Pazzi was mentioned for political office, praised over the general noise in the Italian parliament and given the brief to head Italy 's cooperative effort with the American FBI against the Mafia.
That brief, and a fellowship to study and take part in criminology seminars at Georgetown University, brought the Pazzis to Washington, D.C. The chief inspector spent much time at Behavioral Science in Quantico and dreamed of creating a Behavioral Science division in Rome.
Then, after two years, disaster: In a calmer atmosphere, an appellate court not under public pressure agreed to review Tocca's conviction. Pazzi was brought home to face the investigation. Among the former colleagues he had left behind, the knives were out for Pazzi.
An appellate panel overthrew Tocca's conviction and reprimanded Pazzi, saying the court believed he had planted evidence.

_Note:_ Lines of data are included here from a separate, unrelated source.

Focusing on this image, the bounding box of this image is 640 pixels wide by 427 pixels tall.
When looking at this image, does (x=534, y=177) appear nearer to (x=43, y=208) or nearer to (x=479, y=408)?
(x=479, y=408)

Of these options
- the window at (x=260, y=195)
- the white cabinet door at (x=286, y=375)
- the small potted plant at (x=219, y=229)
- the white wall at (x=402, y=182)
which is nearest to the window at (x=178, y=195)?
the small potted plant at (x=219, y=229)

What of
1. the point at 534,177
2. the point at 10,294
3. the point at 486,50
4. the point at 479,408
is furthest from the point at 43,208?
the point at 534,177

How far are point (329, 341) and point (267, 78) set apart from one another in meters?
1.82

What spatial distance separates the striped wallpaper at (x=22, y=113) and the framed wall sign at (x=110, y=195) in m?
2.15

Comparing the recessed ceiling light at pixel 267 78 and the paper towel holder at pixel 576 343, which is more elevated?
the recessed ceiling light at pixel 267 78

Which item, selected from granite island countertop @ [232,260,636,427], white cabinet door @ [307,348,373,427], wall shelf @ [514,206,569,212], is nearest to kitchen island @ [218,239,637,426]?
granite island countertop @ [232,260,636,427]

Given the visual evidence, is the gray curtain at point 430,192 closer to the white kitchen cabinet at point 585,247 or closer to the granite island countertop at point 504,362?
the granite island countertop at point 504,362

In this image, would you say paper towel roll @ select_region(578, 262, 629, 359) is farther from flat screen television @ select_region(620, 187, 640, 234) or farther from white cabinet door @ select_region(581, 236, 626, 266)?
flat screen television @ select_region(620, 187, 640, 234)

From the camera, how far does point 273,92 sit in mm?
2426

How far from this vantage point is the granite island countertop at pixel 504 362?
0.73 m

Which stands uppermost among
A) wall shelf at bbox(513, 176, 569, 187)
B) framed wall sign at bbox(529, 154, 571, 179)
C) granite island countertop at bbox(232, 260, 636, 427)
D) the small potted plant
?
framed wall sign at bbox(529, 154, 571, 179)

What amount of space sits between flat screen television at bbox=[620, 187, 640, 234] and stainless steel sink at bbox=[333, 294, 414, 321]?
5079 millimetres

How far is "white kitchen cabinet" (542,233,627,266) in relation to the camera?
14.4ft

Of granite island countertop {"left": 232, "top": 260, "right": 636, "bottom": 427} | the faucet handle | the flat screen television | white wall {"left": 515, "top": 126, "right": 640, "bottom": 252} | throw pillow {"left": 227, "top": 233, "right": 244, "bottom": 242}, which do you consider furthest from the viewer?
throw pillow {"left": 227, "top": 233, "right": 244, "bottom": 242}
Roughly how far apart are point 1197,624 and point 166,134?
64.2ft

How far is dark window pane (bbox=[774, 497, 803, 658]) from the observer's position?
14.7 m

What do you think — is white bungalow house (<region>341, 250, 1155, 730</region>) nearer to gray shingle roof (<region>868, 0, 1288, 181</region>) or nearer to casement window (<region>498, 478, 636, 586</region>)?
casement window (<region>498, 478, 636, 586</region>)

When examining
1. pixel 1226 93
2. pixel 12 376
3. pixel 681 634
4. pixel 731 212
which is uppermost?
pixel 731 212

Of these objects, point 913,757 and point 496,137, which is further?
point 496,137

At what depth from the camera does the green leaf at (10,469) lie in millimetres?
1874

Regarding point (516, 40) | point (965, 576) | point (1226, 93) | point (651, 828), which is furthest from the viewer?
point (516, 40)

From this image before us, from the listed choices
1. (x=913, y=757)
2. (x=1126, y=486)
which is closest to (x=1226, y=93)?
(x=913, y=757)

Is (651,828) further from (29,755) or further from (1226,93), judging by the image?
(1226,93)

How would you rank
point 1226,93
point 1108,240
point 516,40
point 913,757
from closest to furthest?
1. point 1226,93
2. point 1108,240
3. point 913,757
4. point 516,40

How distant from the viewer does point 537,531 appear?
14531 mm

His former supporters in high places fled him as they would a bad smell. He was still an important official of the Questura, but he was a lame duck and everyone knew it. The Italian government moves slowly, but soon the axe would fall.

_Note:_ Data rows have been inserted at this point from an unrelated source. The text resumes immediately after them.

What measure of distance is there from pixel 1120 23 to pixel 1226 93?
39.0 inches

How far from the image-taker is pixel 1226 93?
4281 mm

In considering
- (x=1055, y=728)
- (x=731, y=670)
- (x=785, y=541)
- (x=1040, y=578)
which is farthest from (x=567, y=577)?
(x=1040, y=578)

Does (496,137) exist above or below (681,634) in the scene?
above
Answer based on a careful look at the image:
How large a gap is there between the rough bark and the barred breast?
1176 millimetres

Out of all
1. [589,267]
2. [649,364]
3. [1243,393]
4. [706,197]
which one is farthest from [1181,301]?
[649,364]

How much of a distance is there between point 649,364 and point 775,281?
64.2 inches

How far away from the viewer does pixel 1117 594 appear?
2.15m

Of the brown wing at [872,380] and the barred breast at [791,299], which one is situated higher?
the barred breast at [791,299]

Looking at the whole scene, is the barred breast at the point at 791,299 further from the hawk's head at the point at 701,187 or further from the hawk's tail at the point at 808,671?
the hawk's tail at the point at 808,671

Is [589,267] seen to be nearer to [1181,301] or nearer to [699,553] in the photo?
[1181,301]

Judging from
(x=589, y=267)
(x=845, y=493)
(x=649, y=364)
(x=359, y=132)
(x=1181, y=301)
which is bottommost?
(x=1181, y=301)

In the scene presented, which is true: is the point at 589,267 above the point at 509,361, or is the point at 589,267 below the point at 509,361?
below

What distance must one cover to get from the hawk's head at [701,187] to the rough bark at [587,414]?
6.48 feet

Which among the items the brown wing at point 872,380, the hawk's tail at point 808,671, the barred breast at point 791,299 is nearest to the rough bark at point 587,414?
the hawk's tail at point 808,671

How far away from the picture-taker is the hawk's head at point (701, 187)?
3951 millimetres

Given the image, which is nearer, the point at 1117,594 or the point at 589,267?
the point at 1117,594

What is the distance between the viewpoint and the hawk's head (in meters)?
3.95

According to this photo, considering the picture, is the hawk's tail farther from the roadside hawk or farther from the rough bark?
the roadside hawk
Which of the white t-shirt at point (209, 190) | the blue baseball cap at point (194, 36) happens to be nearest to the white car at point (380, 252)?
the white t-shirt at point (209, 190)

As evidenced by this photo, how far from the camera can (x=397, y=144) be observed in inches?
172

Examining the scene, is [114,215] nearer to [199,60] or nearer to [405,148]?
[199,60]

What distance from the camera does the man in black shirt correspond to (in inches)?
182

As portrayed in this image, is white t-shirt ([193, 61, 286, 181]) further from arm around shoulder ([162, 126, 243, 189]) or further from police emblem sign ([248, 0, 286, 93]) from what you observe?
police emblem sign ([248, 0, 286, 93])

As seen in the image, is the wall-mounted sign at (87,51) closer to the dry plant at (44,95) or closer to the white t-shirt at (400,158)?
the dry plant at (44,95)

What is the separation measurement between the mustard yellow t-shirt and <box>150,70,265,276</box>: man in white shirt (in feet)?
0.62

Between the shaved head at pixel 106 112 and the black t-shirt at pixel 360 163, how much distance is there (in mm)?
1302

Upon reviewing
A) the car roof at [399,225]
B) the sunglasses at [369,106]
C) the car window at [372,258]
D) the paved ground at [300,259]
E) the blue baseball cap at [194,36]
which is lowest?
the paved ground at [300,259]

Part II FLORENCE Chapter 19-20
Chapter 19
IT WAS in the awful searing time while Pazzi waited for the axe that he first saw the man known among scholars in Florence as Dr Fell...
Rinaldo Pazzi, climbing the stairs in the Palazzo Vecchio on a menial errand, one of many found for him by his former subordinates at the Questura as they enjoyed his fall from grace. Pazzi saw only the toes of his own shoes on the cupped stone and not the wonders of art around him as he climbed beside the frescoed wall. Five hundred years ago, his forebear had been dragged bleeding up these stairs.
At a landing, he squared his shoulders like the man he was, and forced himself to meet the eyes of the people in the frescoes, some of them kin to him. He could already hear the wrangling from the Salon of Lilies above him where the directors of the Uffizi Gallery and the Belle Arti Commission were meeting in joint session.
Pazzi's business today was this: The longtime curator of the Palazzo Capponi was missing. It was widely believed the old fellow had eloped with a woman or someone's money or both. He had failed to meet with his governing body here in the Palazzo Vecchio for the last four monthly meetings.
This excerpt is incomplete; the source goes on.